# [Was zu tun ist]
1) Schreiben Sie aus dem Ausgangstext den Abschnitt ab, der mit „IPsec gibt Lauschern“ beginnt und bis einschließlich „zentrale Enterprise Management.“ reicht.
2) Geben Sie an, ob die folgenden Aussagen zum Ausgangstext stimmen, und antworten Sie jeweils mit Ja oder Nein samt den entscheidenden Worten des Textes als wörtlichem Zitat: (a) Der Artikel ist auf den 07.06.2005 datiert. (b) Immer weniger Unternehmen setzen VPN-Technik ein. (c) Der VPN-Client gehört zu den Schwerpunkten des Artikels.

# [Ausgangstext]
IPsec gibt Lauschern keine Chance

07.06.2005
Von Andreas Baehre
Virtuelle Private Netze (VPNs) ersetzen vielfach klassische Festverbindungen. Beim Fernzugriff über IPsec-VPN sind einige Dinge zu beachten.

Mehr und mehr Unternehmen setzen heute VPN-Technik für die sichere Datenfernübertragung in öffentlichen Netzen ein. Doch immer wieder hört man die Aussage: "VPN ist nicht gleich VPN". Das hat seinen Grund: Proprietäre Protokollerweiterungen des Verfahrens IP Security (IPsec) für Remote Access seitens einiger Hersteller führen den Anwender häufig in eine Sackgasse. Dieser Artikel beschäftigt sich mit den wichtigsten Funktionen einer universellen VPN-Lösung. Im Mittelpunkt stehen dabei die Anforderungen an das IPsec-Protokoll, den VPN-Client und das zentrale Enterprise Management.

# [Bereitgestellte Datensätze]
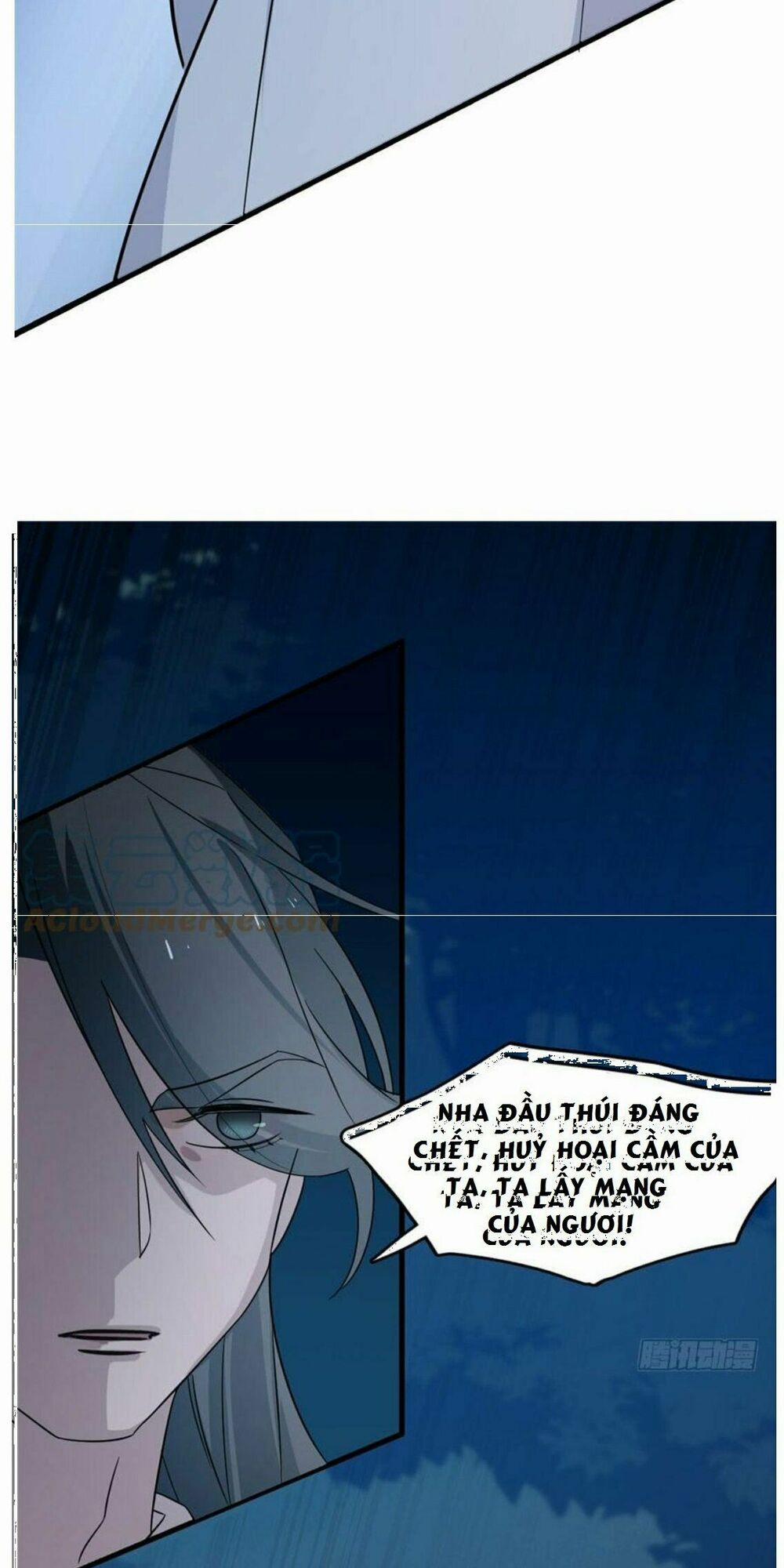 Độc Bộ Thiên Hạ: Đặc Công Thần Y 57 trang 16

---

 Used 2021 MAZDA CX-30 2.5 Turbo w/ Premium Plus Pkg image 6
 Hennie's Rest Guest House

---

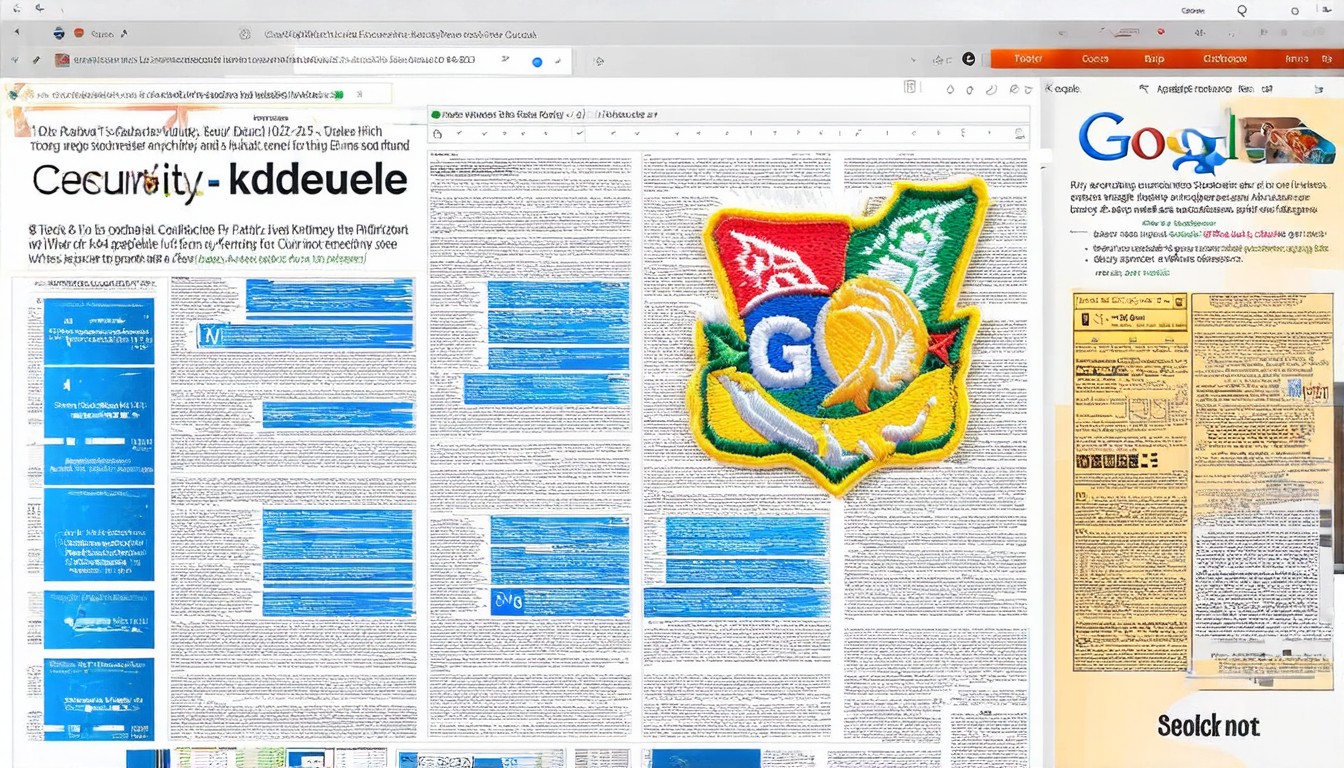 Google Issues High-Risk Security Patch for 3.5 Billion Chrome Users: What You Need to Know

# [Lösungen]
1)
IPsec gibt Lauschern keine Chance

07.06.2005
Von Andreas Baehre
Virtuelle Private Netze (VPNs) ersetzen vielfach klassische Festverbindungen. Beim Fernzugriff über IPsec-VPN sind einige Dinge zu beachten.

Mehr und mehr Unternehmen setzen heute VPN-Technik für die sichere Datenfernübertragung in öffentlichen Netzen ein. Doch immer wieder hört man die Aussage: "VPN ist nicht gleich VPN". Das hat seinen Grund: Proprietäre Protokollerweiterungen des Verfahrens IP Security (IPsec) für Remote Access seitens einiger Hersteller führen den Anwender häufig in eine Sackgasse. Dieser Artikel beschäftigt sich mit den wichtigsten Funktionen einer universellen VPN-Lösung. Im Mittelpunkt stehen dabei die Anforderungen an das IPsec-Protokoll, den VPN-Client und das zentrale Enterprise Management.

2)
(a) Ja: „07.06.2005“
(b) Nein: „Mehr und mehr Unternehmen setzen heute VPN-Technik für die sichere Datenfernübertragung in öffentlichen Netzen ein.“
(c) Ja: „Im Mittelpunkt stehen dabei die Anforderungen an das IPsec-Protokoll, den VPN-Client und das zentrale Enterprise Management.“